When I find a blog I like, I usually go through all of the archives, until I can put new accounts into a context. But, as with any medium that is open to so many people, everyone is going to have to wade through a lot of garbage before they find the good stuff. And just what the good stuff is, of course, depends on the reader.

*yawn* I need to sleep.

posted by Poagao at 3:02 pm  
May 23 2001

They made me do overtime last night. I was here at…

They made me do overtime last night.
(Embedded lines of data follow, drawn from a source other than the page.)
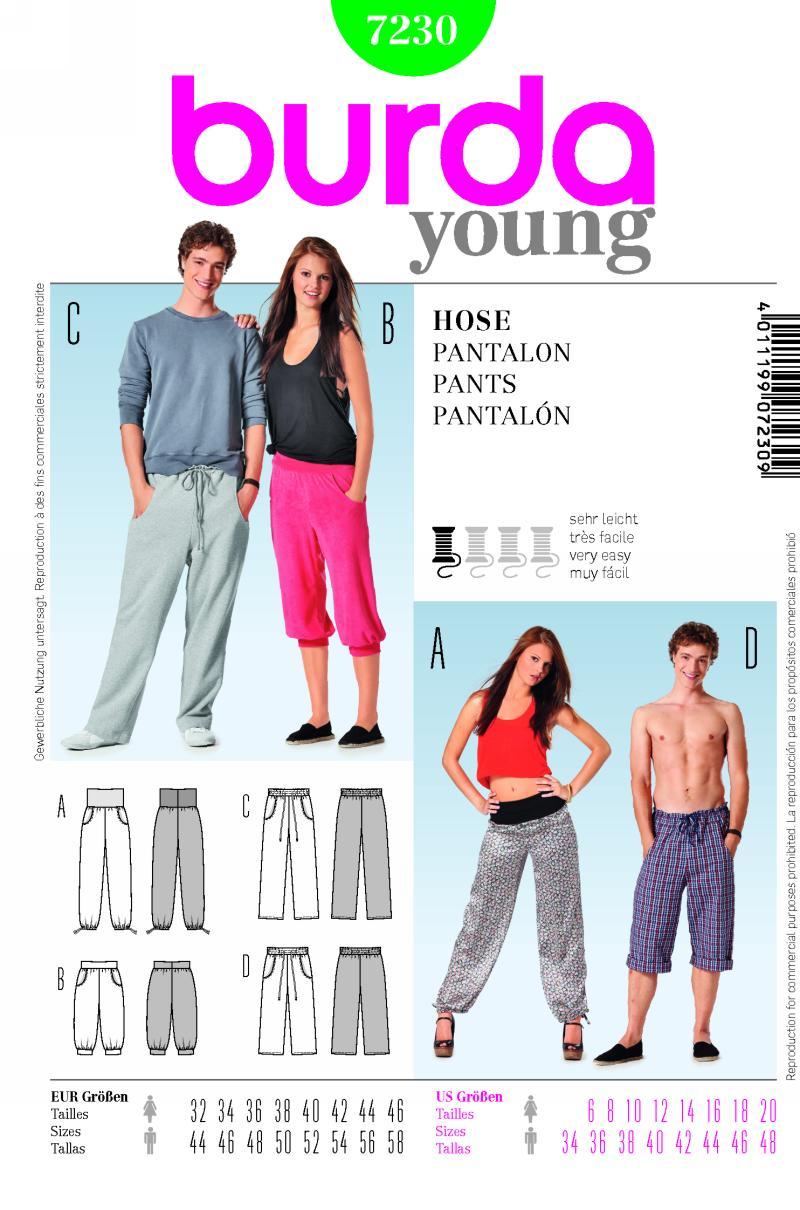 Burda Pants 7230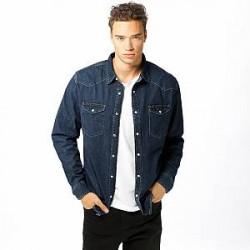 Lee Jeans Skjorte - Western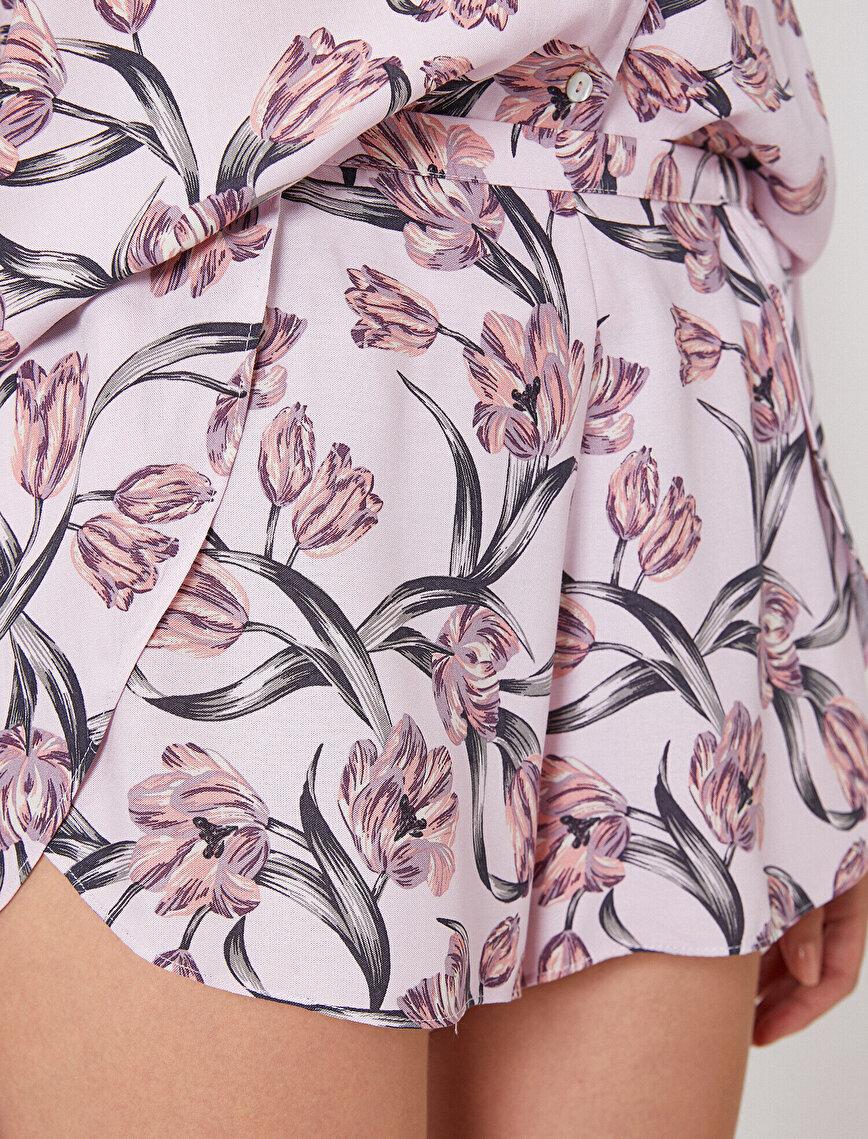 Floral Patterned Pyjama Bottom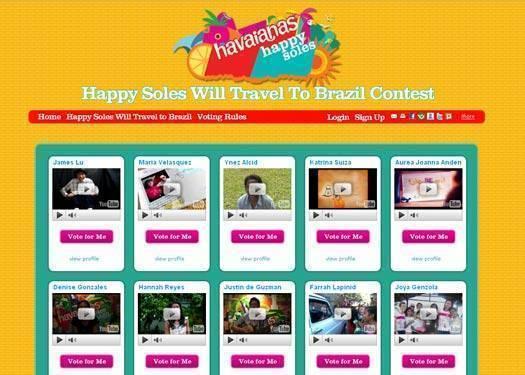 Ten Happy Soles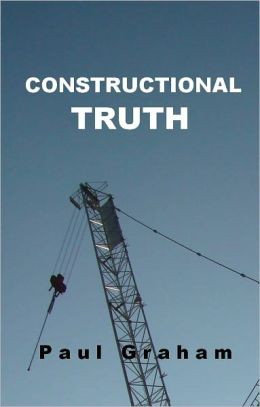 Constructional Truth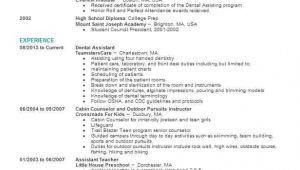 Dental assistant Student Resume Objective Dental assistant Objectives Resume Objective Livecareer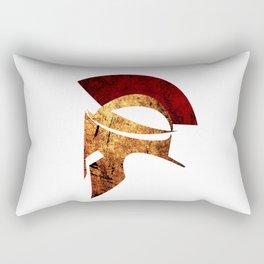 Spartan warrior Rectangular Pillow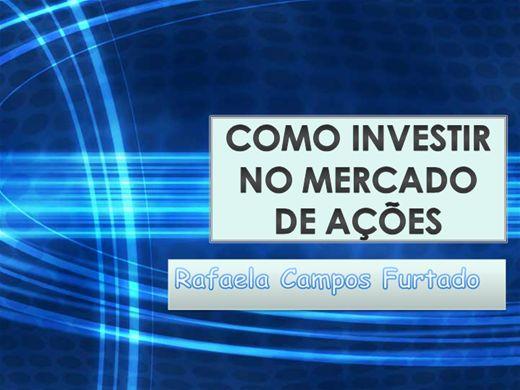Curso Online de COMO INVESTIR NO MERCADO DE AÇÕES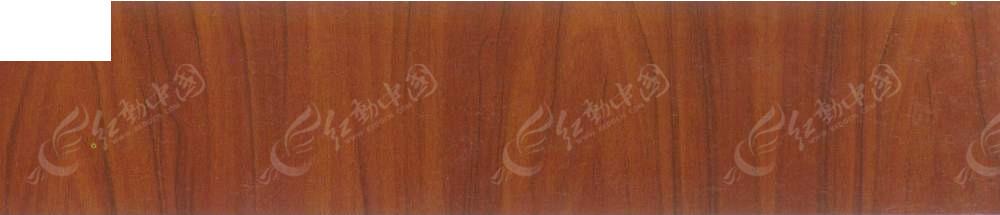 红色地板木纹贴图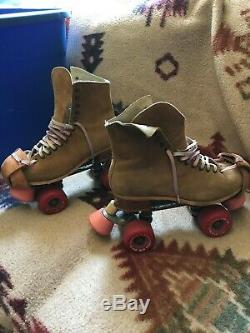 Vintage Leather Riedell Roller Skates Powell Peralta Wheels Bones VENICE CA. SZ8
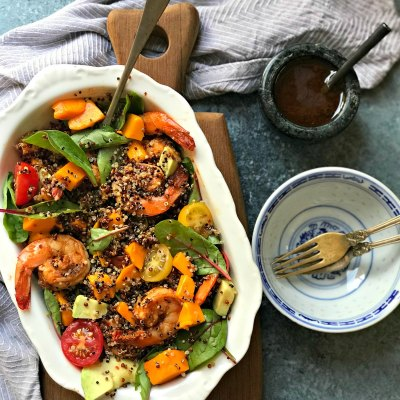 Mango Shrimp Salad with Quinoa and Avocado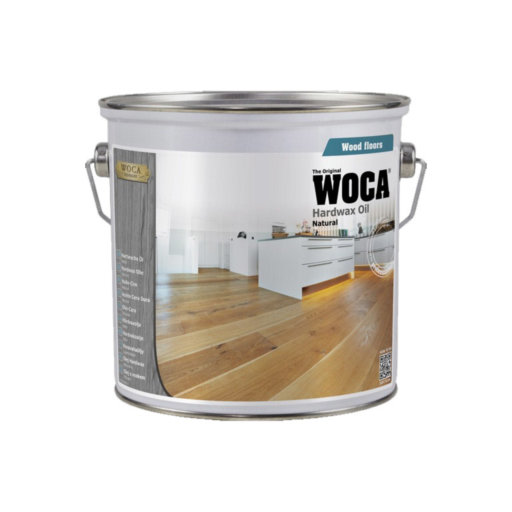 WOCA Hardwax-Oil, Walnut, 2.5L Image 1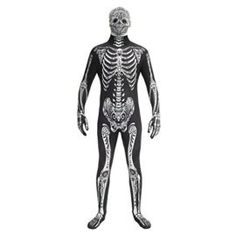 Morphsuits Mens Day of the Dead Morphsuit L #Halloween #Costume #Superhero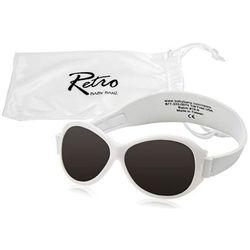 Okulary przeciwsłoneczne UV dzieci 2-5lat RETRO BANZ - White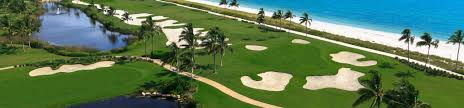 sanibel island golf golf lessons on sanibel sanibel island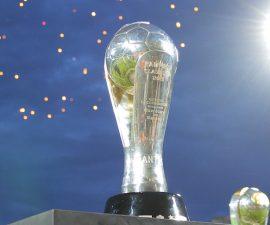 liga-mx-apertura-2016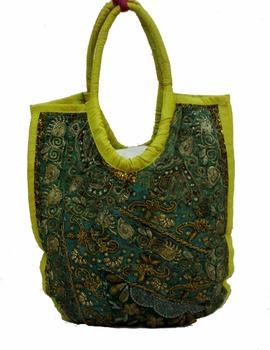 Indian Hand Made Moti Work Hand Embroidered Bag Purse Handbag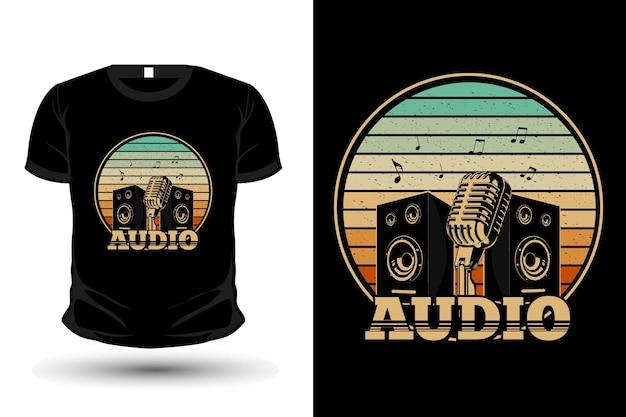 Audio retro merchandise t shirt design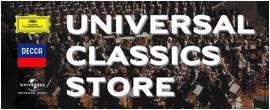 UNIVERSAL CLASSICS STORE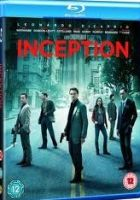 Recenzija: POČETAK (Inception)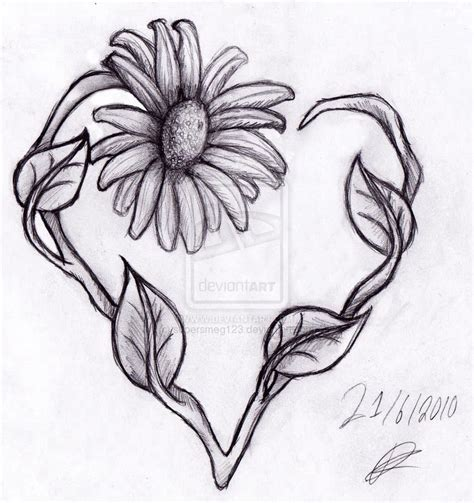flower heart tattoo designs images ink inspiration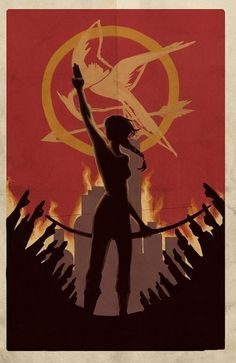 The Hunger Games: in the image you can see Katniss the protagonist of the Trilogy. You can see Katniss with her arch and her symbolist movement. In the background of the image you can see Mockingjay the bird who represents the revolution in Panem.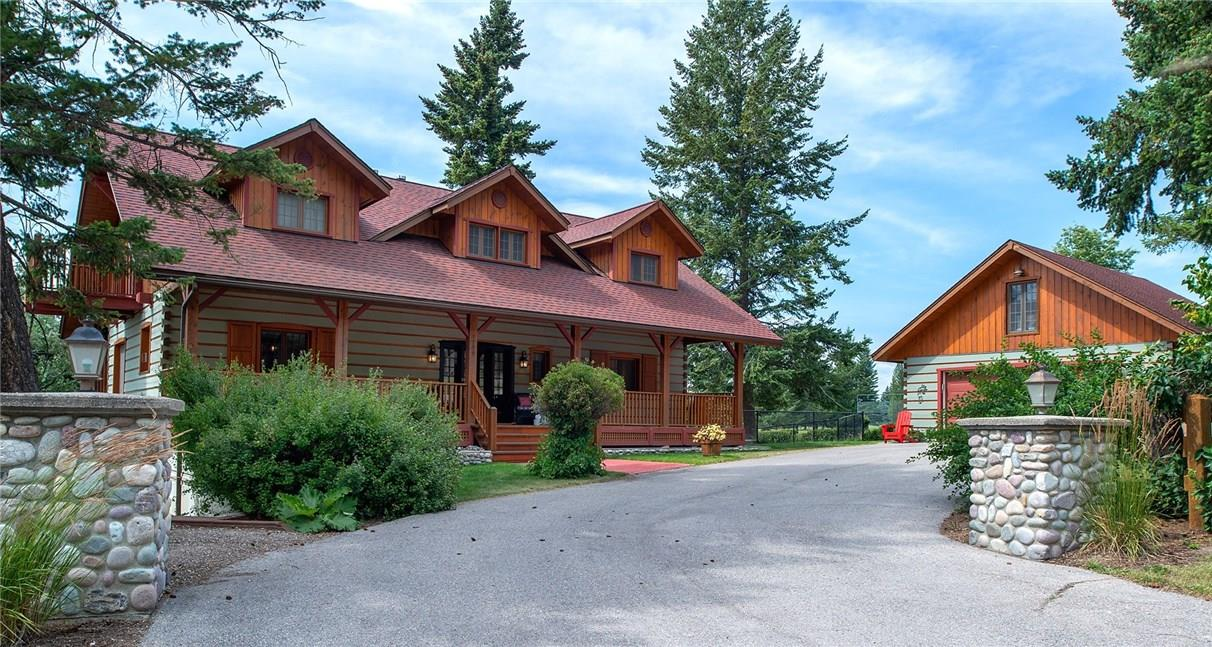 Removed: 1759 Windermere Loop Road, Windemere, BC - Removed on 2020-03-10 05:42:12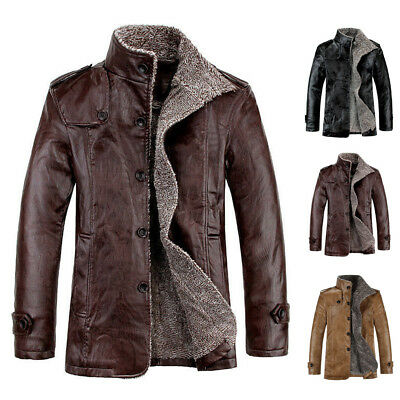 Andrea Impermeable Col Marque Manteau Neuf Ermanni Homme Chaud qXw77f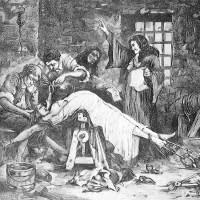 Дело о ядах: французская охота на придворных «ведьм»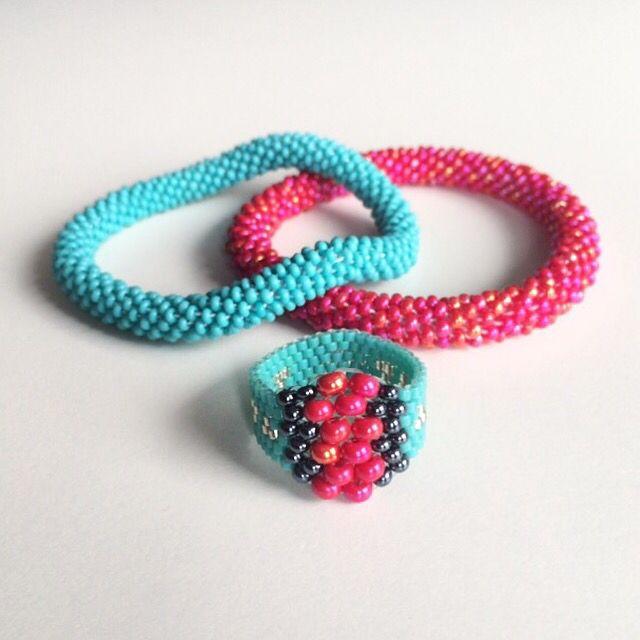 Crochet rope, peyote ring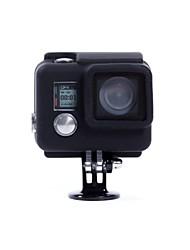 Недорогие -Гладкая Рамка защитный футляр Для Экшн камера Gopro 4 Black Gopro 4 Silver Gopro 4 Gopro 3+ Ластик - 1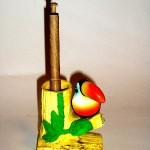 portamatite-tucano-terracotta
I was here at the office until midnight, working on a pitch for today. I missed dinner but caught Farscape at Dean’s house, thankfully. The weather cooperated by being miserable and raining when I was in a hurry on my motorcycle to and from Dean’s house after telling the people at work that I had to have dinner. Well, I did. I just didn’t have it, is all. It’s my dinner hour, and I chose to spend it watching interesting aliens with Australian accents, dammit!

When I woke up this morning, however, I felt terrible. Just really, really low, and bad, not unlike I felt when I had a bad reaction to the anaesthetic after my knee operation at the Canossa hospital in Hong Kong. I was going to go to the hospitcal clinic after work today, but I don’t know if I will since I feel a bit better now…maybe it was something I ate, a rotten apple or stale instant oatmeal, from last night. I went to the T-shirt place this morning and handed over the graphic, although the quote was a bit more expensive than I had been told over the phone. Still, it will do. I refrained from putting the URL to this site on my T-shirt, though. If anyone thinks I should put it on there, let me know.

The weather is so nice today, sunny and clear(or as clear as Taipei gets without a nearby typhoon to help out). It feels like it should be a Friday, but it’s not. It’s a Wednesday, and a busy one at that. I still don’t feel too chipper but perhaps all I need is some dinner in the park and some rest.